GOAL OF THE EXERCISE
Format the data from its first line through the line that contains "How many entries does the legend of the top", including that line, as a JSON list with one string per line, leaving out blank lines.

TASK INPUTS
--- START ---
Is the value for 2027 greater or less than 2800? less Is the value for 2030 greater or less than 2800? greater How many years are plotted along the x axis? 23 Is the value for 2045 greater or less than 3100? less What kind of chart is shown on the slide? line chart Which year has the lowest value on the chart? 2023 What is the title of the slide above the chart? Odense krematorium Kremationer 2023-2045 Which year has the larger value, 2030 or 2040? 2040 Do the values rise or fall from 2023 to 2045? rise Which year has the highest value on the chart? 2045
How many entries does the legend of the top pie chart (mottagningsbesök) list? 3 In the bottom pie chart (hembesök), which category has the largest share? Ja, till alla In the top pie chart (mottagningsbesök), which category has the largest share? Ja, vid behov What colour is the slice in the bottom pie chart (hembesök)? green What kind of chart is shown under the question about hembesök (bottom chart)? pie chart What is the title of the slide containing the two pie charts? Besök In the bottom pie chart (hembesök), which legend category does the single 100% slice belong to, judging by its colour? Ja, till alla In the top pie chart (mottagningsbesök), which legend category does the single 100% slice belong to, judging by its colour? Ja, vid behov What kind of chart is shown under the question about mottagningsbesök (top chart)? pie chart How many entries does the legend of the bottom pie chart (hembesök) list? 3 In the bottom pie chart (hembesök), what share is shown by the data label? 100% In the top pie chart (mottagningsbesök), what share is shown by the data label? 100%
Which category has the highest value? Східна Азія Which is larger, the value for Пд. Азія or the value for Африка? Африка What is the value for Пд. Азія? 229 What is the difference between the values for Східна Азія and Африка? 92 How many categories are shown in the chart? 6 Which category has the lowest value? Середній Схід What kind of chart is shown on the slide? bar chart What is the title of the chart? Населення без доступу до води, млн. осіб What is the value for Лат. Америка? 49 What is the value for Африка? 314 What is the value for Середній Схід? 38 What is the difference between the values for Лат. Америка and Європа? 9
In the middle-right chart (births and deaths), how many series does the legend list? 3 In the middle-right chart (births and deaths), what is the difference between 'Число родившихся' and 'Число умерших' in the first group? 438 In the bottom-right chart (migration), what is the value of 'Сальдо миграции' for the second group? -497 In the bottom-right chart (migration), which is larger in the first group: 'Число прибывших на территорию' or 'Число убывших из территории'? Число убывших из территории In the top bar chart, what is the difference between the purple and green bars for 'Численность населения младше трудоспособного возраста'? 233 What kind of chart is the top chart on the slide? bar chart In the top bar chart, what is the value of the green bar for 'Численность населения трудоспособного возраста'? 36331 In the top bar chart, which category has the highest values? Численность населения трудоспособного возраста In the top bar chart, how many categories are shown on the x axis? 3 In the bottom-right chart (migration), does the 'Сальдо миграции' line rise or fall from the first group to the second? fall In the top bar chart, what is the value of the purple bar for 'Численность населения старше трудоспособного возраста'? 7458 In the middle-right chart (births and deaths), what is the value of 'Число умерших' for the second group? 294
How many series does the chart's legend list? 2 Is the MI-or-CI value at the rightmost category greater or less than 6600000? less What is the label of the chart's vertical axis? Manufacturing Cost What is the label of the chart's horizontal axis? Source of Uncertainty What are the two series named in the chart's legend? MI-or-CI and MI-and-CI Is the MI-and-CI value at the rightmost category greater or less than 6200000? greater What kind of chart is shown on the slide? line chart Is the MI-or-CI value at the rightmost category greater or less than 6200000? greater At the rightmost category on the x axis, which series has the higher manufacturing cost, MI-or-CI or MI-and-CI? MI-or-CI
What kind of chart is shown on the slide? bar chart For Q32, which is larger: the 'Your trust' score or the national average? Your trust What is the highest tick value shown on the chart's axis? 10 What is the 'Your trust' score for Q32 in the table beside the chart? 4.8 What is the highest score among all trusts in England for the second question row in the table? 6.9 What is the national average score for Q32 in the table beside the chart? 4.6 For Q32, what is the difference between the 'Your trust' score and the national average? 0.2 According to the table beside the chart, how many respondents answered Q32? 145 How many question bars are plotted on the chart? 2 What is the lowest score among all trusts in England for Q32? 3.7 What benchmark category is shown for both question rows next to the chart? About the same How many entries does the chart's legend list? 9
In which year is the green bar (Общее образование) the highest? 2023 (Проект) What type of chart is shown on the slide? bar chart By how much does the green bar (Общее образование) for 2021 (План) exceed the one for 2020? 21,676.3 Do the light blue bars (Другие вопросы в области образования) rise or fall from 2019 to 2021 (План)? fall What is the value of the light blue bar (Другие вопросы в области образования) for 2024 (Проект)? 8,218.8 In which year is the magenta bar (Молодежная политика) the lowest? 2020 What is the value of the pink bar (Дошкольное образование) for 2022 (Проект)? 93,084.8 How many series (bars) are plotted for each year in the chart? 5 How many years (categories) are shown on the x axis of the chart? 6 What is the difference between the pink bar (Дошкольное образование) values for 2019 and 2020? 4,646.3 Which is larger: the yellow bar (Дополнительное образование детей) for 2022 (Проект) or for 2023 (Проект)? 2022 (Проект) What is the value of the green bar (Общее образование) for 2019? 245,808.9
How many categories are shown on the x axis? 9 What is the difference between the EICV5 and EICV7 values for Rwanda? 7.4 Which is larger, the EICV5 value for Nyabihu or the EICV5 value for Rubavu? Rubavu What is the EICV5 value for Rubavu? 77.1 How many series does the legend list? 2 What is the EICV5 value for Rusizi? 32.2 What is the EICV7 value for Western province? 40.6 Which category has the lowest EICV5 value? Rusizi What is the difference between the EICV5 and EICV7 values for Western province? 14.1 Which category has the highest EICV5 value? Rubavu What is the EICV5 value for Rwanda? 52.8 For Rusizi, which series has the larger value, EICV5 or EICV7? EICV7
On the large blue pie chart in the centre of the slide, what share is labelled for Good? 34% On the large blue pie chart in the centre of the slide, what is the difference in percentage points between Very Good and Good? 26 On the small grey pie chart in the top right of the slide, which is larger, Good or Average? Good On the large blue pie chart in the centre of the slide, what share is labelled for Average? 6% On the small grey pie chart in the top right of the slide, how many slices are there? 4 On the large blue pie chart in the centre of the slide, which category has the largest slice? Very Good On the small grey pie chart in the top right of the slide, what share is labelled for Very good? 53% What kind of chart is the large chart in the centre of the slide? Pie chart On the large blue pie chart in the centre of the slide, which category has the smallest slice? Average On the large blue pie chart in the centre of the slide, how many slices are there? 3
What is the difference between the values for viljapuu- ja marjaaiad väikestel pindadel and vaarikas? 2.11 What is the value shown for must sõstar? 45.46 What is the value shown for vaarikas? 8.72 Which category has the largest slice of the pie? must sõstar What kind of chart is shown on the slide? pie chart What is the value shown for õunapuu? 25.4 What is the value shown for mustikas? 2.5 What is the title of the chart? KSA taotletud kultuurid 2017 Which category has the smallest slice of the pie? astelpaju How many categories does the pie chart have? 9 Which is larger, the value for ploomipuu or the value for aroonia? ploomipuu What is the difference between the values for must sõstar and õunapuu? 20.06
--- END ---
EXERCISE SOLUTION
[
  "Is the value for 2027 greater or less than 2800? less Is the value for 2030 greater or less than 2800? greater How many years are plotted along the x axis? 23 Is the value for 2045 greater or less than 3100? less What kind of chart is shown on the slide? line chart Which year has the lowest value on the chart? 2023 What is the title of the slide above the chart? Odense krematorium Kremationer 2023-2045 Which year has the larger value, 2030 or 2040? 2040 Do the values rise or fall from 2023 to 2045? rise Which year has the highest value on the chart? 2045",
  "How many entries does the legend of the top pie chart (mottagningsbesök) list? 3 In the bottom pie chart (hembesök), which category has the largest share? Ja, till alla In the top pie chart (mottagningsbesök), which category has the largest share? Ja, vid behov What colour is the slice in the bottom pie chart (hembesök)? green What kind of chart is shown under the question about hembesök (bottom chart)? pie chart What is the title of the slide containing the two pie charts? Besök In the bottom pie chart (hembesök), which legend category does the single 100% slice belong to, judging by its colour? Ja, till alla In the top pie chart (mottagningsbesök), which legend category does the single 100% slice belong to, judging by its colour? Ja, vid behov What kind of chart is shown under the question about mottagningsbesök (top chart)? pie chart How many entries does the legend of the bottom pie chart (hembesök) list? 3 In the bottom pie chart (hembesök), what share is shown by the data label? 100% In the top pie chart (mottagningsbesök), what share is shown by the data label? 100%"
]